Use a Query from the Destination db to limit OLE DB Source task in SSIS 2008

All,
I have a package that I'm building as a data importer so I can copy sets of data from my production environment and develop on another instance.
I have two tables that contain header and detail rows for service tickets. Those service tickets are tied back to orders.
I am pulling the service tickets from a certain time window, however, the originating orders fall outside of the date range that I'm pulling for the tickets.

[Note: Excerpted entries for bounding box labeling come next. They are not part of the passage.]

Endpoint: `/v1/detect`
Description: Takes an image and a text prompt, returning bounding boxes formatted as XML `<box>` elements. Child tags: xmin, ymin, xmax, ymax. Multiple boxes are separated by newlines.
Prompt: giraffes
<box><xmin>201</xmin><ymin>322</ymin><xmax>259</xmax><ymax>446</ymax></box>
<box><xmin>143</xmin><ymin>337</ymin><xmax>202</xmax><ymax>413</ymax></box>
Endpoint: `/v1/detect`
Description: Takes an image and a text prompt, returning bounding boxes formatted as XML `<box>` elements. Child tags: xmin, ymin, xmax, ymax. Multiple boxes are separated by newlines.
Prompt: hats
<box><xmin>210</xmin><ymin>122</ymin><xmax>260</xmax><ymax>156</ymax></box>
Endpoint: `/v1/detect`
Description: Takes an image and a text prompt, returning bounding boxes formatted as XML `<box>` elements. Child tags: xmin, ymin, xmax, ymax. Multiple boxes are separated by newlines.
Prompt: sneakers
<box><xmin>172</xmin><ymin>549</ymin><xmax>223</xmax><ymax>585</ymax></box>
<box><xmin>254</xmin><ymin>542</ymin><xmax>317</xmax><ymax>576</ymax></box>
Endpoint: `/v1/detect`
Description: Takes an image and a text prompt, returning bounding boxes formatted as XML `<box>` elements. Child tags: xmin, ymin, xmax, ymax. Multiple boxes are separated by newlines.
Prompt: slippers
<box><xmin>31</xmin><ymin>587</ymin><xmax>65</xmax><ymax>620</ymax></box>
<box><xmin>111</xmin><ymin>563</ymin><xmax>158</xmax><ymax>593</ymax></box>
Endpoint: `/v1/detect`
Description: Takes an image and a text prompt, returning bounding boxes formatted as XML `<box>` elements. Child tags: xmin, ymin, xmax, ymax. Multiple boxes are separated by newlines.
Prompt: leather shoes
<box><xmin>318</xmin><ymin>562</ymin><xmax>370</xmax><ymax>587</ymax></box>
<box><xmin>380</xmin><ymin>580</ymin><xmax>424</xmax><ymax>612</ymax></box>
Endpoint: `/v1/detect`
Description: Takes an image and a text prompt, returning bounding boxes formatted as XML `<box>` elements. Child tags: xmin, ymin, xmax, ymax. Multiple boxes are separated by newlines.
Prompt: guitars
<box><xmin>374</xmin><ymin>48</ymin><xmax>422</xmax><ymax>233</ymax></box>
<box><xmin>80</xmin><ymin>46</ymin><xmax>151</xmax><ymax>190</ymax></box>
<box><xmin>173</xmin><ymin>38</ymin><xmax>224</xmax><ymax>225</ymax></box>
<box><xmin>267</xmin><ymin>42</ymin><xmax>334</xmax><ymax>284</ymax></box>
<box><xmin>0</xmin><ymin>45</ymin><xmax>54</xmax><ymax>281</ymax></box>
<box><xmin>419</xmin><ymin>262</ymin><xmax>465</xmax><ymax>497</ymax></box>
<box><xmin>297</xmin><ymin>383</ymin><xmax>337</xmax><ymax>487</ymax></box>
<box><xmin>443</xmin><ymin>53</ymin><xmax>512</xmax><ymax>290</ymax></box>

I want to be able to take the following steps in an SSIS package:
Import the header and detail rows within the given date range from prod to dev
Select the relevant order numbers from dev tables
Use the list of order numbers to import only the relevant orders from prod
I poked through other answers and couldn't find answers that addressed this directly, so I apologize if there is an answer out there and I missed it. I may not have been asking the question correctly. I'm assuming that I would need to pull those order numbers into a temp table or variable in order to apply them as a filter.
As I write this, it just crossed my mind to use a join on the source system with the ticket to order tables and still use the date range to limit, but I'm still posting the question to see if anyone has dealt with this before.
Your steps are already fairly clear, are you asking how to actually implement them? It looks like you can do all three steps by using SELECT statements in your data sources:
Build a SELECT statement dynamically with the correct dates to use in your data source. The dates could be programmatically generated in a script task, or saved in a database table and populated into variables. Then you copy the data across to the dev system.
Run a SELECT statement in the dev system that returns the order numbers, and copy the results to a table in the prod database.
Run a SELECT statement in the prod database that joins on the table from step 2 and copy the results back to dev.
An alternative to the table in steps 2 and 3 would be a lookup transformation, but if you have a large number of rows then using a table will probably be faster.